Asda has seen a dramatic reduction in sales of traditional photo albums in the last five years, confirming the decline of photographic printing as consumers move away from film to digital photography.
Jeremy Stacey, Asda’s photo buyer said: “Since film cameras entered the dustbin of history most of us haven’t been making physical copies of the pictures that we take. In some situations, this might be OK, but if people aren’t backing up their hard drives, there’s a real risk that precious memories could be lost forever.”
An online poll of Asda customers points to a steep reduction in the number of prints of photos made in the last five years, with more than 70 percent saying that they have printed no photos whatsoever in the last five years. Shoppers cite the cost as the major factor for this decline.
Ninety-five percent of those polled store their photographs on a home computer but only a few said that they save their photographs to multiple locations, leaving themselves potentially exposed to data loss.
Part of the allure is the plummeting cost of memory.

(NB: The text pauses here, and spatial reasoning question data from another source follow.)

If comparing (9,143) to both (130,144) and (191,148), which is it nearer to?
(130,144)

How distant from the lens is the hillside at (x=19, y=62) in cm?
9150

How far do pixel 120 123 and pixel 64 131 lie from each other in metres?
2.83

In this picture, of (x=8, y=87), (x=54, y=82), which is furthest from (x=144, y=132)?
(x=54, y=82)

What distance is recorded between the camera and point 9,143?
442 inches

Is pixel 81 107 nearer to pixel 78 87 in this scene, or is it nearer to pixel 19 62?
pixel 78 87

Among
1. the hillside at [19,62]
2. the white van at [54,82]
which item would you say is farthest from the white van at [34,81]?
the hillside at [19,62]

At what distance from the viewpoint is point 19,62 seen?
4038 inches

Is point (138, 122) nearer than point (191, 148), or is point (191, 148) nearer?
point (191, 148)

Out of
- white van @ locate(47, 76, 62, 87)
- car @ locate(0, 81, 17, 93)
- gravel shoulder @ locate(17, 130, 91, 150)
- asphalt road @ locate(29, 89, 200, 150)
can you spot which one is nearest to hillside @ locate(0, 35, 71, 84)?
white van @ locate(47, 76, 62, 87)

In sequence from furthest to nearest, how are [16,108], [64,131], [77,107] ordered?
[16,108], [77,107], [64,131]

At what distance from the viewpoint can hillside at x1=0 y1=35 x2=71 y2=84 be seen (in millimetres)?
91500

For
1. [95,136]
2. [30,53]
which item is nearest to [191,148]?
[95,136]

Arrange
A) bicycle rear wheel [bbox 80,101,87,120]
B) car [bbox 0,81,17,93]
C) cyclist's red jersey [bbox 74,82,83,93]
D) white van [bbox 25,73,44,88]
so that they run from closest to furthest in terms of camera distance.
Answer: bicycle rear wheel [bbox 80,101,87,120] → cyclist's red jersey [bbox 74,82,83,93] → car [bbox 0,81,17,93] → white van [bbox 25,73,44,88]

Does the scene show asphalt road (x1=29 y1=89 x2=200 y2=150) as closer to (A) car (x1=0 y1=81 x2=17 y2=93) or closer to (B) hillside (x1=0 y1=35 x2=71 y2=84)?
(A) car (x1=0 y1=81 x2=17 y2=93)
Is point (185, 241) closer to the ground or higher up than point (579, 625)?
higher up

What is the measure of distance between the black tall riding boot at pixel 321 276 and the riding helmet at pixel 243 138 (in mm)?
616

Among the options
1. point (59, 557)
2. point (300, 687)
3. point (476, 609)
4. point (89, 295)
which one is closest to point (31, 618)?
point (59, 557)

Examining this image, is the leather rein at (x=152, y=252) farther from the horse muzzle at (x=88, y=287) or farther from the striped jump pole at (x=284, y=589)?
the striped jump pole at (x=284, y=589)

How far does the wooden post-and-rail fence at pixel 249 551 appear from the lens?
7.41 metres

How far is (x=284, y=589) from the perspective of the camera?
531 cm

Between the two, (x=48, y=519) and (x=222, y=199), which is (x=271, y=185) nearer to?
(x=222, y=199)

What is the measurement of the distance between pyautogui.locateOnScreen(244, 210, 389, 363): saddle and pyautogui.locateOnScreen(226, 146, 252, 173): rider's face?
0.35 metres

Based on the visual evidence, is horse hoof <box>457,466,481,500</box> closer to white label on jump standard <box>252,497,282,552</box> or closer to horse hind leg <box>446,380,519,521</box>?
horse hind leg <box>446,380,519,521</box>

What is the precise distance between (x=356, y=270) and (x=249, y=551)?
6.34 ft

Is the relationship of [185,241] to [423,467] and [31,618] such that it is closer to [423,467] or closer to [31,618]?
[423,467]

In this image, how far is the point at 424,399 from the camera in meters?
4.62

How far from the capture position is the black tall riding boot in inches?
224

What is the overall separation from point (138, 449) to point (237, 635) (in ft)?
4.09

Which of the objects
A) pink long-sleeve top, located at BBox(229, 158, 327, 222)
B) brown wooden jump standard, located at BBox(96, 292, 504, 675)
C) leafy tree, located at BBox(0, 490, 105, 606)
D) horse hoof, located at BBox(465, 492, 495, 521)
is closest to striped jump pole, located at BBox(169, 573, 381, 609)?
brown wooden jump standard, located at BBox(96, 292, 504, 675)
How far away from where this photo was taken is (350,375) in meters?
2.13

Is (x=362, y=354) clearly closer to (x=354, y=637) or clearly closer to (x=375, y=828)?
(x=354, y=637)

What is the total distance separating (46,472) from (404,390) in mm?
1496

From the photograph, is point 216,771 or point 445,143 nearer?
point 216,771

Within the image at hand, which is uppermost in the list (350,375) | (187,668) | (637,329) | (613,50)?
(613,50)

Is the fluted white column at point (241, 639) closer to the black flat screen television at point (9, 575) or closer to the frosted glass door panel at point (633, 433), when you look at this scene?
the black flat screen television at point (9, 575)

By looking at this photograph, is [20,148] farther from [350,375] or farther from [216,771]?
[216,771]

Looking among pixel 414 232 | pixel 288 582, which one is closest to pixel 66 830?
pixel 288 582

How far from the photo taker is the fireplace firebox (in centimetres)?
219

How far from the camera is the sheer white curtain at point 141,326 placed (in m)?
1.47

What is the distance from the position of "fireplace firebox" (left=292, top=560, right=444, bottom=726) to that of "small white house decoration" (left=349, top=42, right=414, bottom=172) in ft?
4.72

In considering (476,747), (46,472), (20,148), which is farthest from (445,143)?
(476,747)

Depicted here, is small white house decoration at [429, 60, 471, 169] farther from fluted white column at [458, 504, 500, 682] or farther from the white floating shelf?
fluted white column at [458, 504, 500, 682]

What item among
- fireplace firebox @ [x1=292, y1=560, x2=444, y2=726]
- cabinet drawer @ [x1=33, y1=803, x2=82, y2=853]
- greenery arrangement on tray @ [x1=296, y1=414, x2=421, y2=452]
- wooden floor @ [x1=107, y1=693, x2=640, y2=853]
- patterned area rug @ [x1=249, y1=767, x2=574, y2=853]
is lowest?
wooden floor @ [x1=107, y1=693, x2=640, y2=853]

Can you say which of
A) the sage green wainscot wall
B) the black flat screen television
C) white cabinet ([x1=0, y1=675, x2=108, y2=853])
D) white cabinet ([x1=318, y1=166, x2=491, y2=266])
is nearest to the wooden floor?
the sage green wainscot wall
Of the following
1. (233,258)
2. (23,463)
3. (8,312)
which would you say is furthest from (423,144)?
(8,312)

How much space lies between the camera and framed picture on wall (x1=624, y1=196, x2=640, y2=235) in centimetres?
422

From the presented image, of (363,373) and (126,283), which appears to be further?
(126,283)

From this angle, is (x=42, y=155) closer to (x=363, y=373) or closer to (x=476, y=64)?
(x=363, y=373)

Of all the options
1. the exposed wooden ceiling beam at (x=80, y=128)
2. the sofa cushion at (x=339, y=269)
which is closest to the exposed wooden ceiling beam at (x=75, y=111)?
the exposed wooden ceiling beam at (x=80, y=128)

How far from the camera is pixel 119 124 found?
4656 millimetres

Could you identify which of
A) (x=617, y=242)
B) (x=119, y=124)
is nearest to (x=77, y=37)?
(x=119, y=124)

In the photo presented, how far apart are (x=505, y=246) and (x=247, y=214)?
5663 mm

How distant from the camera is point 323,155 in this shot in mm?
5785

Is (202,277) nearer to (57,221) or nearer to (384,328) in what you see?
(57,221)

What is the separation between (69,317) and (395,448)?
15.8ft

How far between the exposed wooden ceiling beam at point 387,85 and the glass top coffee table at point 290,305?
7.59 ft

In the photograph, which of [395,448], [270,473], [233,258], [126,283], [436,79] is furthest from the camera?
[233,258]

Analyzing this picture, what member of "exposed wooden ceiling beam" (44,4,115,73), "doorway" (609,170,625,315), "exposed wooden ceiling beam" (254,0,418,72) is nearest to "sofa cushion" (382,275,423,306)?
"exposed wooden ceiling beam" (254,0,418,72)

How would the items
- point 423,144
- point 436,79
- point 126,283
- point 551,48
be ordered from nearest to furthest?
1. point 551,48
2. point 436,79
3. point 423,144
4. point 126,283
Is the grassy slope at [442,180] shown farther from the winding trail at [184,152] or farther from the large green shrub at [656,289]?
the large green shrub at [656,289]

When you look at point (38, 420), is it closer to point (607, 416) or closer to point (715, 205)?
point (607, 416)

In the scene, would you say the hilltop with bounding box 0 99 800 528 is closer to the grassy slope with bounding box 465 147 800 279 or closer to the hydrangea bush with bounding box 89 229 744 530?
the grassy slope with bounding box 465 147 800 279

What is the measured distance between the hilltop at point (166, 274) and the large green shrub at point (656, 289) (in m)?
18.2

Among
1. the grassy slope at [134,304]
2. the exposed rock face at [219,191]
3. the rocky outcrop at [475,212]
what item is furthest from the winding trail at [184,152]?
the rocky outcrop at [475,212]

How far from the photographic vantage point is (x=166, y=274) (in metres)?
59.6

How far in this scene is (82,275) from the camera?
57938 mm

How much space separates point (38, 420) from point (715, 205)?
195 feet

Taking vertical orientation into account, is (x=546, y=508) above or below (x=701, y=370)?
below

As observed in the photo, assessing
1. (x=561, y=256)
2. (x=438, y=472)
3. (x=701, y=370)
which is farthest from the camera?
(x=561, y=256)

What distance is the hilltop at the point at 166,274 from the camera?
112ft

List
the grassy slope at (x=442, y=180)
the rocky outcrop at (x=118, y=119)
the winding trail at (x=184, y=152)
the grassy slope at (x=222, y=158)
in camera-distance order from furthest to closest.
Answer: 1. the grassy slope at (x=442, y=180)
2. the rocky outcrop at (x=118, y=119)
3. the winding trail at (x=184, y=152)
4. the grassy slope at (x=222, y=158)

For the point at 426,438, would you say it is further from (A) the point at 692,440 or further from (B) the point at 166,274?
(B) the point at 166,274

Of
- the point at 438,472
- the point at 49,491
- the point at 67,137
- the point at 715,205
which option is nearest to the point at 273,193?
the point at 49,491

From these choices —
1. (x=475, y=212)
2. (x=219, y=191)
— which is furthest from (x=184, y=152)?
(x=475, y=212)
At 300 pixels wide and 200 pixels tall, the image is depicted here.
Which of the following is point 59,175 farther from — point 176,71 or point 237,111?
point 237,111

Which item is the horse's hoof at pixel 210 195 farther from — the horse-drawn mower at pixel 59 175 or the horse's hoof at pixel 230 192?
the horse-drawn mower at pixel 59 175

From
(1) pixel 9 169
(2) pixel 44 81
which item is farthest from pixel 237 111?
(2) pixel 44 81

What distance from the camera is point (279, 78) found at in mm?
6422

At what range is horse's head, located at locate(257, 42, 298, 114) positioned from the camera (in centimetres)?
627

An 8GB memory stick at Asda now costs just £10.
To combat the risk to our photographic heritage Asda is slashing the cost of instant in-store photo prints by nearly a third to coincide with the end of the summer holidays from 35p per print to 25p. Printing in-store is substantially cheaper than printing on a colour printer at home. The in-store service is compatible with all main memory card formats to make the process as simple as possible.
Jeremy Stacey added: “Those moments that people saved hundreds and even thousands of pounds to experience on holiday were often captured on camera and 25p is a worthwhile investment to keep that memory safe.”
Asda is also expanding its photo print service with Facebook. The social media site already stores more than 100 billion images. The service is already used by thousands of customers and some place orders for up to 3,000 prints. The Asda Facebook service is the fastest growing part of Asda’s photo business, with some customers regularly placing orders for 1,000 prints or more. Customers can now print pictures from Facebook via Asda’s in-store photo booths.
The Facebook printing service is also popular with schools, which print thousands of photos as part of the process of keeping records of children’s development. The service is substantially cheaper than contract photography services.